Report Limitations and Mitigations

Recommendations

When using LLMs for empirical studies in software engineering, researchers face unique challenges and potential limitations that can influence the validity, reliability, and reproducibility of their findings [1]. including:

A cornerstone of open science is the ability to reproduce research results. Even though the inherent non-deterministic nature of LLMs is a strength in many use cases, its impact on reproducibility is a challenge. To enable reproducibility, researchers MUST disclose a replication package for their study. TODO: Sebastian: This is not possible for all study types. If we keep it that generic, it’s rather a SHOULD. Or we contextualize by study type. They SHOULD perform multiple evaluation repetitions of their experiments (see Report Suitable Baselines, Benchmarks, and Metrics) to account for non-deterministic outputs of LLMs or In same cases, they MAY reduce output variability by setting the temperature to a value close to 0 and configure a seed value for more deterministic results. However, configuring a lower temperature can impair task performance, and not all models allow configuring seed values. Besides non-determinism, the behavior of an LLM depends on many external factors, such as model version, API updates, or prompt variations. To ensure reproducibility, researchers SHOULD follow all suggestions in our guidelines and further address the generalization challenges outlined below.
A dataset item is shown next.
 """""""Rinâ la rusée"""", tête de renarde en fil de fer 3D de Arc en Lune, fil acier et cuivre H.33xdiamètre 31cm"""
Even though the topic of generalizability is not new, it has gained new relevance with the increasing interest in LLMs. In LLM-based studies, generalizability boils down to two main concerns: First, are the results specific to an LLM, or can they be achieved with other LLMs too? If generalizability to other LLMs is not in the scope of the research, this MUST be clearly explained in the PAPER or, if generalizability is in scope, researchers MUST compare their results or subsets of the results (if not possible e.g., due to computational cost) with other LLMs that are similar (e.g. in size) to assess the generalizability of their findings (see also Section Use an Open LLM as a Baseline). Second, will these results still be valid in the future? Multiple studies (e.g., [2], [3]) found that the performance of proprietary LLMs (e.g., GPT) within the same version (e.g. GPT-4o) decreased over time for certain tasks. Reporting the model version and configuration is not sufficient in such cases. To date, the only way of mitigating this limitation is the usage of an Open LLM with a transparently communicated versioning schema and archiving (see Use an Open LLM as a Baseline). Hence, researchers SHOULD employ open LLMs to set a reproducible baseline and, if employing an open LLM is not possible, researchers SHOULD test and report their results over an extended period of time as a proxy of the results’ stability over time.
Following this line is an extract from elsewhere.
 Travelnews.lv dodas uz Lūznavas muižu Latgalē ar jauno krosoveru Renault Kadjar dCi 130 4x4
Data leakage/contamination/overfitting occurs when information from outside the training dataset influences the model, leading to overly optimistic performance estimates. With the growing reliance on big datasets, the risks of inter-dataset duplication increases (see, e.g., [4], [5]). In the context of LLMs for software engineering, this can, for example, manifest as samples from the pre-train dataset appearing in the fine-tune or evaluation dataset, potentially compromising the validity of evaluation results [6]. For example ChatGPT’s functionality to “improve the model for everyone” can result in unintentional data leakage. Hence, to ensure the validity of the evaluation results, researchers SHOULD carefully curate the fine-tuning and evaluation datasets to prevent inter-dataset duplication and MUST NOT leak their fine-tuned or evaluation datasets into the improvement process of the LLM. However, when publishing the results, researchers SHOULD of course still follow open science practices and publish the datasets as part of their SUPPLEMENTARY MATERIAL. If information about the pre-train dataset of the employed LLM is available, researchers SHOULD assess the inter-dataset duplication and MUST discuss the potential data leakage in the PAPER. When training an LLM from scratch, researchers MAY consider using open datasets such as Together AI’s RedPajama [7] that already incorporate duplication (with the positive side effect of potentially improving performance [8]). TODO: Sebastian: Is incorporate the right word here? Sounds like the dataset contains duplicates.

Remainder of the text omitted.